Controversies or Limitations
Key limitations include the relatively modest sample size and incomplete biopsy follow-up (attrition from 181 to 134 patients at 96 weeks), which may affect statistical power and generalizability. The use of histological outcomes, while rigorous, is subject to sampling variability. Moreover, the trial was not powered to detect differences in clinical endpoints such as decompensation, transplant-free survival, or liver-related mortality. The increased rate of gastrointestinal adverse events may impact tolerability in clinical practice.
Conclusion
Efruxifermin did not significantly improve fibrosis at 36 weeks in compensated cirrhosis due to MASH, but longer-term data at 96 weeks indicate a possible delayed benefit, particularly at higher doses. These results suggest that antifibrotic strategies may require extended administration and earlier intervention for maximal impact. Further phase 3 studies are needed to clarify the clinical utility of FGF21 analogues for advanced MASH.
References
1. Noureddin M, Rinella ME, Chalasani NP, et al. Efruxifermin in Compensated Liver Cirrhosis Caused by MASH. N Engl J Med. 2025 Jun 26;392(24):2413-2424. doi: 10.1056/NEJMoa2502242.

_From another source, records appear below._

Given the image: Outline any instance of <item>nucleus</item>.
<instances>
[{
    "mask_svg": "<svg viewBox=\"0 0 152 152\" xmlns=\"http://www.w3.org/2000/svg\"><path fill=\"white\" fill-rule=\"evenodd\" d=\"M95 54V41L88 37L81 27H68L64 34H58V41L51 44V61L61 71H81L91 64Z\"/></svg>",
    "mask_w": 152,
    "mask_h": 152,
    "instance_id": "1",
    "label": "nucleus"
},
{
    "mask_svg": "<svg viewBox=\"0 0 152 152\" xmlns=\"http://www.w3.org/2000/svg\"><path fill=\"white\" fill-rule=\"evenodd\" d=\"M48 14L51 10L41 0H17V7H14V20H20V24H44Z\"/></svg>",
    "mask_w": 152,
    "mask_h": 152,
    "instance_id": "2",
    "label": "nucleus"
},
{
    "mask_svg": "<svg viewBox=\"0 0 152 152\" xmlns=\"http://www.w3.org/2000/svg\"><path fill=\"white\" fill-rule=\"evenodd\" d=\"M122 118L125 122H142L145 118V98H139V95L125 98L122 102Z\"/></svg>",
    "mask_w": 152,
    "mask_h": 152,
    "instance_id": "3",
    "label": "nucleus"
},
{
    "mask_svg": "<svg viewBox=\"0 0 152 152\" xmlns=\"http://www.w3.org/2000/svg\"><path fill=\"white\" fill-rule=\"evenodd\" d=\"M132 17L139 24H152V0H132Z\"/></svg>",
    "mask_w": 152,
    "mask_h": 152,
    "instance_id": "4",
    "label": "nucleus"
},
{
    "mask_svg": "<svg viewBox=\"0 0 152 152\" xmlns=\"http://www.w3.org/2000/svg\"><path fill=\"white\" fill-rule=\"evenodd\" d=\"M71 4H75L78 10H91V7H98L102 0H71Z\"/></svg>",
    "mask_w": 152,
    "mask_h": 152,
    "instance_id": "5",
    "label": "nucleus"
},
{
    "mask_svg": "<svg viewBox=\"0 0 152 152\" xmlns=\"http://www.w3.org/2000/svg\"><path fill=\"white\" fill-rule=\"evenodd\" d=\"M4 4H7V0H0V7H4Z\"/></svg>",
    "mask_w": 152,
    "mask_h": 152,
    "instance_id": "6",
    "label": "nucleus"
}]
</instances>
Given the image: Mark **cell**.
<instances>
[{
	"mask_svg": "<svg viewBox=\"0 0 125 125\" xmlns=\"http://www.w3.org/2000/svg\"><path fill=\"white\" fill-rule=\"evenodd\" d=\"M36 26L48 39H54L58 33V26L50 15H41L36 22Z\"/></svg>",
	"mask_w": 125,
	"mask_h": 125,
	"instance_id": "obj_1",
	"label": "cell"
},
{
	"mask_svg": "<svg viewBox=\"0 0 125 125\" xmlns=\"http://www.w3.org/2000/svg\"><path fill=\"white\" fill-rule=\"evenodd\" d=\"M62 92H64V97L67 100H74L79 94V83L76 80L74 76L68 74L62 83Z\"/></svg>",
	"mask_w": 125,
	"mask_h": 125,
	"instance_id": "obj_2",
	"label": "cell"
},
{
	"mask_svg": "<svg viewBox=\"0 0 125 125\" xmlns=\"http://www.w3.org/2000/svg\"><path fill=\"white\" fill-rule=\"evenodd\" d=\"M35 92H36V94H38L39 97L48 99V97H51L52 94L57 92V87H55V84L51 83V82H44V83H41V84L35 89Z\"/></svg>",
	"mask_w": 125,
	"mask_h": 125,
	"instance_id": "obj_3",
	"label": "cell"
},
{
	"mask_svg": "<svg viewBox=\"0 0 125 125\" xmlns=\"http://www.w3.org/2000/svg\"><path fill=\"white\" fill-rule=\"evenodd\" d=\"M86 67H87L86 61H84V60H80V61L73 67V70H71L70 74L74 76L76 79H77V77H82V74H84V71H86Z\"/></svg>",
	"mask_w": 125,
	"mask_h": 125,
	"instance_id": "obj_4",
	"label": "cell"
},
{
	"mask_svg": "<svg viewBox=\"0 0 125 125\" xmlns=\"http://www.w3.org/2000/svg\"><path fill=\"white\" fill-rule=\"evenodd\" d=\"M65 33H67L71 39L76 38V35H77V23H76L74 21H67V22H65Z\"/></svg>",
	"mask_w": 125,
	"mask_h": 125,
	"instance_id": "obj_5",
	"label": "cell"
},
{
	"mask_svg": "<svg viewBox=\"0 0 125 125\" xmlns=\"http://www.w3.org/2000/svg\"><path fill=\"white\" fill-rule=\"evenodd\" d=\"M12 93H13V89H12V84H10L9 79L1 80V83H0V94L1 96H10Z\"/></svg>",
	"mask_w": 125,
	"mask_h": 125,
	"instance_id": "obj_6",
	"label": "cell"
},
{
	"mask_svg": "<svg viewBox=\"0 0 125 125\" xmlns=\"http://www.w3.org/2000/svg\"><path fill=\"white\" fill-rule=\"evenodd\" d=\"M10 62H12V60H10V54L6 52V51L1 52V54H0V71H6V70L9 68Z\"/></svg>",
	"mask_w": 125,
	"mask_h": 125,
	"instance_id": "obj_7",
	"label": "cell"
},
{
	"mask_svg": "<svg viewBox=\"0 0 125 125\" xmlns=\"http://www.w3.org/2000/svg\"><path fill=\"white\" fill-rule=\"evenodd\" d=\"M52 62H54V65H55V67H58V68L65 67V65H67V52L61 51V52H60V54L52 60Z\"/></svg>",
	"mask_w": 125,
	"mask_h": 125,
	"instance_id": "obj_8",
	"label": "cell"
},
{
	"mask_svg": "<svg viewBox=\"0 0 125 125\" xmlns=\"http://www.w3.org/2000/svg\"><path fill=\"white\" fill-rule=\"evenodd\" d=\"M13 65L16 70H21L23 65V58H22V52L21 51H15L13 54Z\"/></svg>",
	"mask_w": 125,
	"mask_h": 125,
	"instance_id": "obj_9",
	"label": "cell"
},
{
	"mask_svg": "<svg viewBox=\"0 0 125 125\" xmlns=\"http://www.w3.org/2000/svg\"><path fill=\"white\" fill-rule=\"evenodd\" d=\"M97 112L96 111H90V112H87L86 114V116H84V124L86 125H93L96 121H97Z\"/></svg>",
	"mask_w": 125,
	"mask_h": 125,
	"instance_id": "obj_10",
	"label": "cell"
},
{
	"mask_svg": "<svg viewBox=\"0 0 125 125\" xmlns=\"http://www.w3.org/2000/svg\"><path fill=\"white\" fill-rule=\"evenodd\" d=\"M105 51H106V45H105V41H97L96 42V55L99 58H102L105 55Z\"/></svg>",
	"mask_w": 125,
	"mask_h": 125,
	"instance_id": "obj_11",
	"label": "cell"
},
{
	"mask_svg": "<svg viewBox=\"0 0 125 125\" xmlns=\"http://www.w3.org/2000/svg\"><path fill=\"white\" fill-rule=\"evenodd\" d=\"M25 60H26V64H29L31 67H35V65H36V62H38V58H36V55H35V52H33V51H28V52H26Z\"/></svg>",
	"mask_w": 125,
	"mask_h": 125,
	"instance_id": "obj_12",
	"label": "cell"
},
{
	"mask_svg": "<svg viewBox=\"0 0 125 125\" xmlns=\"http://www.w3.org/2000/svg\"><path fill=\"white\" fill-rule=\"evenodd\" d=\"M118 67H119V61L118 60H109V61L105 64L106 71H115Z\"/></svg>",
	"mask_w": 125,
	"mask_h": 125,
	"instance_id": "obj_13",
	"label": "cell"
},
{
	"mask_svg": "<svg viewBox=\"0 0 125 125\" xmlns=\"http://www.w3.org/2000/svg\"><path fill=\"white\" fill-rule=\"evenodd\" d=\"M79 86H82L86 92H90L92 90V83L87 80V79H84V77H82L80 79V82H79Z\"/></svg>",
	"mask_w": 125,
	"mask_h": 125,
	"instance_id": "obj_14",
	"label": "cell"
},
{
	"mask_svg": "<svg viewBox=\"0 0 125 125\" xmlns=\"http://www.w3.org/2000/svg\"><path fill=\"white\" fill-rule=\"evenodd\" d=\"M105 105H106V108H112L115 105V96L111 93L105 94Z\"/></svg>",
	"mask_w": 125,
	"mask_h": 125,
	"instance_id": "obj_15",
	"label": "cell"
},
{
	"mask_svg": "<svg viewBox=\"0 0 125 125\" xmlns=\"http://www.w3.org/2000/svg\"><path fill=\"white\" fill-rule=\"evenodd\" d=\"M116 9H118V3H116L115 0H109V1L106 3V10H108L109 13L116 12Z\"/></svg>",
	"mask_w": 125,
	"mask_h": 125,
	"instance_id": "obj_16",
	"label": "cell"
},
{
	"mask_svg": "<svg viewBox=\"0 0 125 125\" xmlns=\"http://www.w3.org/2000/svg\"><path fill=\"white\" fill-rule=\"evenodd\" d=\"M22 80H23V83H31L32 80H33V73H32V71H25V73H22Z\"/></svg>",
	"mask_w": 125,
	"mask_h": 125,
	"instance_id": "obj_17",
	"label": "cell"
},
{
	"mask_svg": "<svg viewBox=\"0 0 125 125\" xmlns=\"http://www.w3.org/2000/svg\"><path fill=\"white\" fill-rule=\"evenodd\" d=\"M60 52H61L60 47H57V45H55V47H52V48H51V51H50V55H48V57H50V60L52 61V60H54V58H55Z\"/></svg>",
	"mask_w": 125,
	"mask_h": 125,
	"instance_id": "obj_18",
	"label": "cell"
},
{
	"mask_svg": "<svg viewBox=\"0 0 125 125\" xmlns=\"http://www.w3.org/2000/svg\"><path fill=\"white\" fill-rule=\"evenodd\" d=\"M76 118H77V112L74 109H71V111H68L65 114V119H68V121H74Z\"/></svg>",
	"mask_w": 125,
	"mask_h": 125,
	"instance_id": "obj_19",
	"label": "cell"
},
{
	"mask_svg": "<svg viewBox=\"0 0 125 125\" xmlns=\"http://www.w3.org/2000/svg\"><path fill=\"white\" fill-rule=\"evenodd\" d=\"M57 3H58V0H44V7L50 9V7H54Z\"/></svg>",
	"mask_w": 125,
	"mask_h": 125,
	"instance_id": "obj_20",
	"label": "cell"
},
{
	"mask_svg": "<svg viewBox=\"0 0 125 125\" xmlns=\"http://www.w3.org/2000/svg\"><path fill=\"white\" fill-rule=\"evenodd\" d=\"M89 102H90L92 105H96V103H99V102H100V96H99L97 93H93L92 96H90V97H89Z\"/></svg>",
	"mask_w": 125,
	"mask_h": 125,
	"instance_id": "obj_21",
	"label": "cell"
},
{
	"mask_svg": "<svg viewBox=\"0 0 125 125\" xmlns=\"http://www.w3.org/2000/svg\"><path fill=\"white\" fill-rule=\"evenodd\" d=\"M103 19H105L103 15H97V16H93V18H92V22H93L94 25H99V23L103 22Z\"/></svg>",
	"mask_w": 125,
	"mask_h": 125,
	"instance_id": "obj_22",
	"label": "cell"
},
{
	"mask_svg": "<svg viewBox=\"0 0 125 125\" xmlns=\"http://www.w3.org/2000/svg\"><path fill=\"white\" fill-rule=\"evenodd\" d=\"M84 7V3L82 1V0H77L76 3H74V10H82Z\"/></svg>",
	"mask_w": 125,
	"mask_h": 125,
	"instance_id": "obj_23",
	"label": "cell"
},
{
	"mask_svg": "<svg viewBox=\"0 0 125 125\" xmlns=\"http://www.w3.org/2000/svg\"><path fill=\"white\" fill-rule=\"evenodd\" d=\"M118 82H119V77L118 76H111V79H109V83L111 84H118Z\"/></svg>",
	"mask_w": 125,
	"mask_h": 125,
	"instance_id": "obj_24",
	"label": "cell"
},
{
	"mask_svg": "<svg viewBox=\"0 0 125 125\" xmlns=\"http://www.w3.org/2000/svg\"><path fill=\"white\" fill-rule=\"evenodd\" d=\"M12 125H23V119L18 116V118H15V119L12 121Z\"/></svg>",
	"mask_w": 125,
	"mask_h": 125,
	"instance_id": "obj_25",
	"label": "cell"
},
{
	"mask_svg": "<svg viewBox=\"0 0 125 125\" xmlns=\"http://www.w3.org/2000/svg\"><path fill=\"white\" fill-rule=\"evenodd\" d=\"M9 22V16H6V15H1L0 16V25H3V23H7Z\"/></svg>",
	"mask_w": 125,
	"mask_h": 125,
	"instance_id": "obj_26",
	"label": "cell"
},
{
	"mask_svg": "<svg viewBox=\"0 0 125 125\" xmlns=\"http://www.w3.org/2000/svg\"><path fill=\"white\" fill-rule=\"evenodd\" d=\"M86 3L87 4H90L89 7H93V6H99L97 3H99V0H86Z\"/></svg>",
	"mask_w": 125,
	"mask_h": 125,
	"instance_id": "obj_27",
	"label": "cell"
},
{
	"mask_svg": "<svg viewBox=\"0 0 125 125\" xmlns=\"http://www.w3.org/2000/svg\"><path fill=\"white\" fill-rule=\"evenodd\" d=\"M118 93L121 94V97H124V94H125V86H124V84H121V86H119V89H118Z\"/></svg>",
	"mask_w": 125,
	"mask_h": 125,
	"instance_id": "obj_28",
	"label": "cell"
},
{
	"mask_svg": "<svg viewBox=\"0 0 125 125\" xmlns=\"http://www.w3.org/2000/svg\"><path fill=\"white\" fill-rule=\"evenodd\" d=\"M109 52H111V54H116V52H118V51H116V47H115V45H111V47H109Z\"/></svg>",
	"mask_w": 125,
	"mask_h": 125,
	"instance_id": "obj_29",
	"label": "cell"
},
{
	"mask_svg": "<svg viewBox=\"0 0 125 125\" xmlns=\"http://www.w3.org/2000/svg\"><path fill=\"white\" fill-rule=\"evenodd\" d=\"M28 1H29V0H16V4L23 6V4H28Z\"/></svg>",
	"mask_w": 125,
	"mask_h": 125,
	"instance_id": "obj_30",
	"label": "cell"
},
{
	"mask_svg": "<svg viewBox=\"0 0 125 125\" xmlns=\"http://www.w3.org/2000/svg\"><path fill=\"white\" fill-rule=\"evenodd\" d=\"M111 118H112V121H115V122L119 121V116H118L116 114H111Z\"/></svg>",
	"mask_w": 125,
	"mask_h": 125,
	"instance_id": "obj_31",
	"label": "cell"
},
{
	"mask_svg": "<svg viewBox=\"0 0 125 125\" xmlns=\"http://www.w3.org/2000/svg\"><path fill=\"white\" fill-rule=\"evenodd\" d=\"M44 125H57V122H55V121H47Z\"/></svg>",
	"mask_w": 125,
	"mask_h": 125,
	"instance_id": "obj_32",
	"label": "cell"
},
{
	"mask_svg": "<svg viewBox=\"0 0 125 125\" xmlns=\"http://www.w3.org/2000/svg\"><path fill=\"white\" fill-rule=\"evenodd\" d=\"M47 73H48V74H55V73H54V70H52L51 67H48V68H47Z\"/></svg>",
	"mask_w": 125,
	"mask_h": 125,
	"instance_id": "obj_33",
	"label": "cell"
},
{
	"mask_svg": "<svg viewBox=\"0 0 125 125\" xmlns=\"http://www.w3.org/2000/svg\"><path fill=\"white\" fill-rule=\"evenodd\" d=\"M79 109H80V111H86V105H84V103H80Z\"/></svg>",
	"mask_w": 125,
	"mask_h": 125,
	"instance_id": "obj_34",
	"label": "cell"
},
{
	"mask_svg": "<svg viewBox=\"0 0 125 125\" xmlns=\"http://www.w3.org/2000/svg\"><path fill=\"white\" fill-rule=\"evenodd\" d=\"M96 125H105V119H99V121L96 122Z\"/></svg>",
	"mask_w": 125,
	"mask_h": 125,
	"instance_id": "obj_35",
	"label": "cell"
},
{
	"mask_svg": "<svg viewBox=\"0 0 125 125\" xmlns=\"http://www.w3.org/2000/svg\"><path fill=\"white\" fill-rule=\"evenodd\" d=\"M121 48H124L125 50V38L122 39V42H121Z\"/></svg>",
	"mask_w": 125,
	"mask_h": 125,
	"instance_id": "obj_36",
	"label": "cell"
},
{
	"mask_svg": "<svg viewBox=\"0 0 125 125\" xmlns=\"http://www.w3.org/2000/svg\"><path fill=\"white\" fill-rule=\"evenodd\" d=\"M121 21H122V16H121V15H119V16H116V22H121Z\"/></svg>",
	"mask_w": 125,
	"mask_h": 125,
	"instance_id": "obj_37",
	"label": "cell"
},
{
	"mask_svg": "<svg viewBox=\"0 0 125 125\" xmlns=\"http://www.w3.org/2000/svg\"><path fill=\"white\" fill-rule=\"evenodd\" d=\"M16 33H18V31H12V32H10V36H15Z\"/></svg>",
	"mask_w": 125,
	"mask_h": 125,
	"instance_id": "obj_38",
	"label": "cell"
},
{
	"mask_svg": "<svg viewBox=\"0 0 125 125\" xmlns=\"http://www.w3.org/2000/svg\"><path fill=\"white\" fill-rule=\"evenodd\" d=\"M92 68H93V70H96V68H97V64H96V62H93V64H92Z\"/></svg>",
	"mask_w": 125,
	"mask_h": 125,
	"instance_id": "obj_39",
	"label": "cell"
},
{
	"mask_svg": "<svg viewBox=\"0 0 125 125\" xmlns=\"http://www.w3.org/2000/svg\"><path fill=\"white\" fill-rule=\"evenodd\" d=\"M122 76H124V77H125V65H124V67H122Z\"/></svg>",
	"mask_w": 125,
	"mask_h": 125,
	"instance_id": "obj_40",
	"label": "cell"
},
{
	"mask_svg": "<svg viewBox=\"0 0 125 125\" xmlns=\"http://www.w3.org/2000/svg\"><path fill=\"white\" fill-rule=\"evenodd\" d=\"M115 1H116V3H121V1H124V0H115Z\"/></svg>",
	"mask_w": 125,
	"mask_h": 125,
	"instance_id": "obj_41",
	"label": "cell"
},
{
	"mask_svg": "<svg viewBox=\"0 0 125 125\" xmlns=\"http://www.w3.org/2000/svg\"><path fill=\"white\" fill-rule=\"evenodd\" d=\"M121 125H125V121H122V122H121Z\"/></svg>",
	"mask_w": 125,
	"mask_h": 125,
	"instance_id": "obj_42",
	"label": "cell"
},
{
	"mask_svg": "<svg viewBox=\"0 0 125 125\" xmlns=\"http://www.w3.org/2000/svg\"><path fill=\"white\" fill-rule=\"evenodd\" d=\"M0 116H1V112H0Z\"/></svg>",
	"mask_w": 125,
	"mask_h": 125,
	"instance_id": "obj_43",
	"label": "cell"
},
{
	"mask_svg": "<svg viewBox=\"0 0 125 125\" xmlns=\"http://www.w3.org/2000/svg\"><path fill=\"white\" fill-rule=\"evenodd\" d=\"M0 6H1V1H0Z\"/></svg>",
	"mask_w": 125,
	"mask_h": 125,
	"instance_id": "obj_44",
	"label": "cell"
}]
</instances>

2. Sanyal AJ, Friedman SL, McCullough AJ, Dimick-Santos L. Challenges and opportunities in drug and biomarker development for nonalcoholic steatohepatitis: Findings and recommendations from an American Association for the Study of Liver Diseases–U.S. Food and Drug Administration Joint Workshop. Hepatology. 2015 Nov;62(5):1496-1505.
3. Younossi ZM, Loomba R, Rinella ME, et al. Current and future therapeutic regimens for nonalcoholic fatty liver disease and nonalcoholic steatohepatitis. Hepatology. 2018;68(1):361-371.